Segment Routing(SR), also known as Source Packet Routing in Networking (SPRING), is a recent network routing paradigm covered by several complementary IETF drafts. The most fundamental are draft-ietfspring-segment-routing, draft-ietf-spring-segment-routing-mpls, draft-ietf-isis-segmentrouting-extensions, and draft-ietf-ospf-segment-routing-extensions.
SPRING is proposed as an alternative to LDP and/or RSVP-TE, segment routing is an emerging technology for IP/MPLS networks that enables source routing (SR), if you enable SR on your network no state is held in the network except the ingress SR router. This allow SR to scale significantly better then RSVP-TE while providing most the same functions, SR can offer IGP-based MPLS tunnels to services such as VPRN or VPWS without the addition of any other transport signaling protocol (Different with BGP-LU).
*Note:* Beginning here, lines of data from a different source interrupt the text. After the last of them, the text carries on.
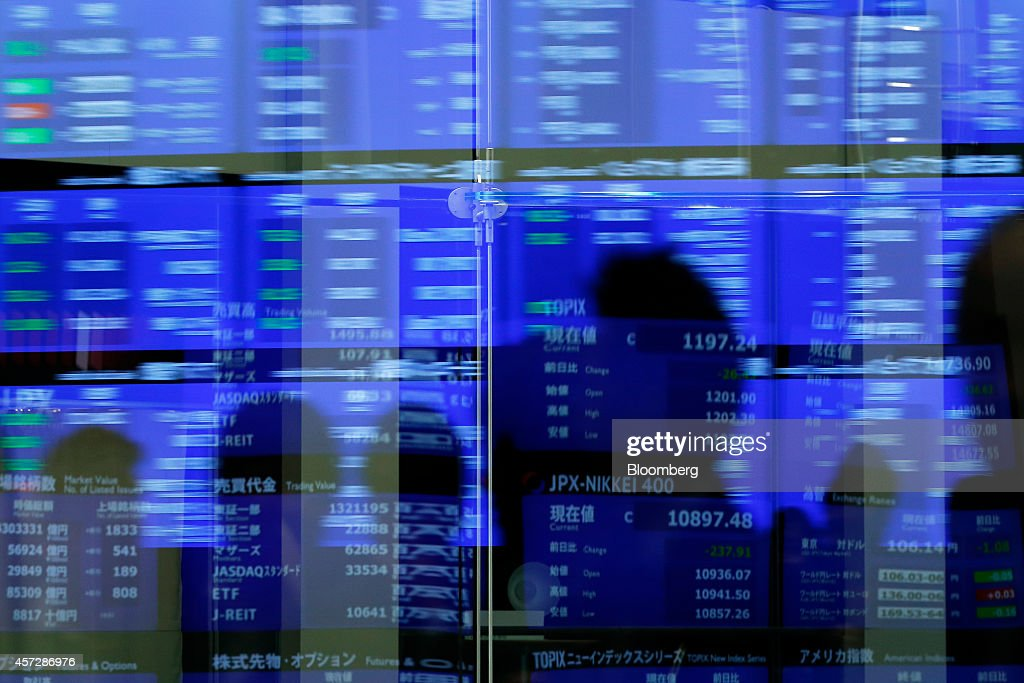 The shadows of visitors and various stock figures are reflected on glass panels at the Tokyo Stock Exchange operated by Japan Exchange Group Inc in...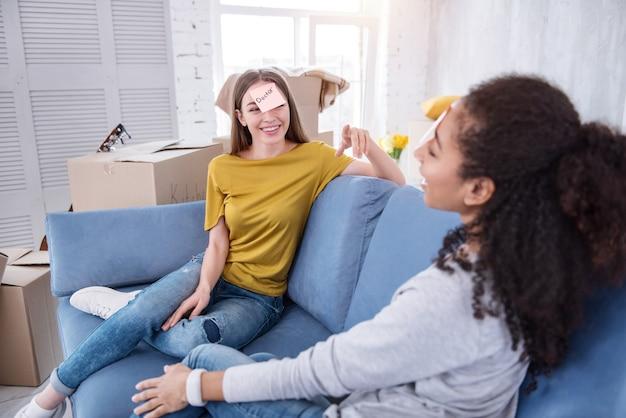 充実した時間。ソファに座って、荷物を開梱して休憩しながら面白いゲームをしている陽気な若い女の子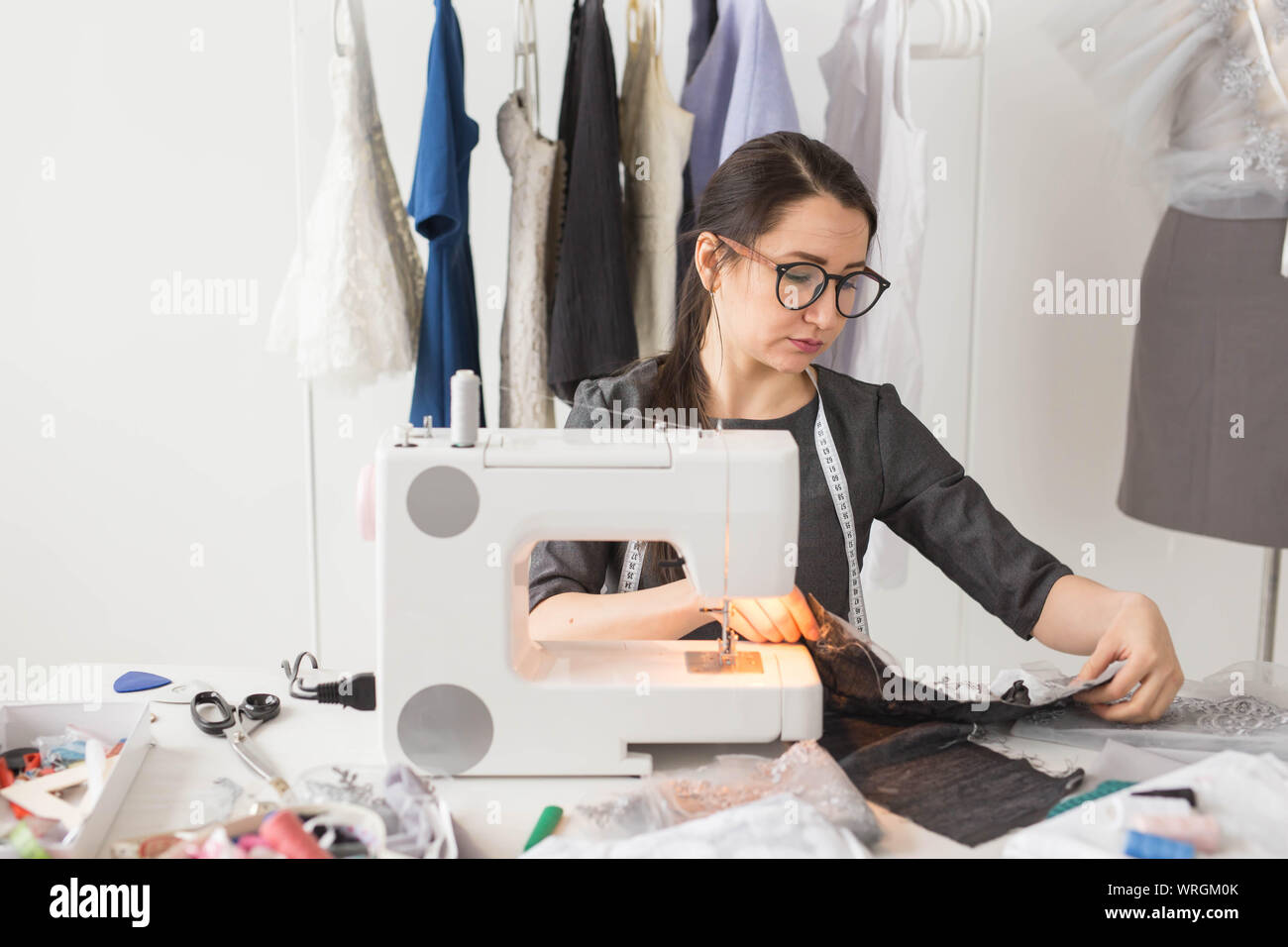 Dressmaker Fashion Tailor And People Concept Young Female Fashion Designer Working In Her Showroom Stock Photo Alamy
I think the main idea of SR is the capability of Link state (IGP) can carry a label that represent a segment, when MPLS is used to instantiate SR tunels, the MPLS forwarding plane doesn’t change, the folowwing actions apply :

  • The active segments is the top label
  • The CONTINUE operations is implemented as an MPLS swap operator.
  • the NEXT operations is implemented as an MPLS pos operation.
  • The PUSH operations is implemented as an MPLS push operations.

Figure 1. SR domain

As we see figure 1, SR domain represented  as segments, segments can either be local or global.

Local segments

The router that originates and advertises a local segment is the only one that assigns a label to the segments and installs that label in its LFIB.

Global segments

Typically every router in the domain assigns a (local) label to a (global) segment and install that label in its LFIB.

Segment Identifiers

In a SR domain, each segment is known as a Prefix-SID or an Adjacency-SID (Adj-SID).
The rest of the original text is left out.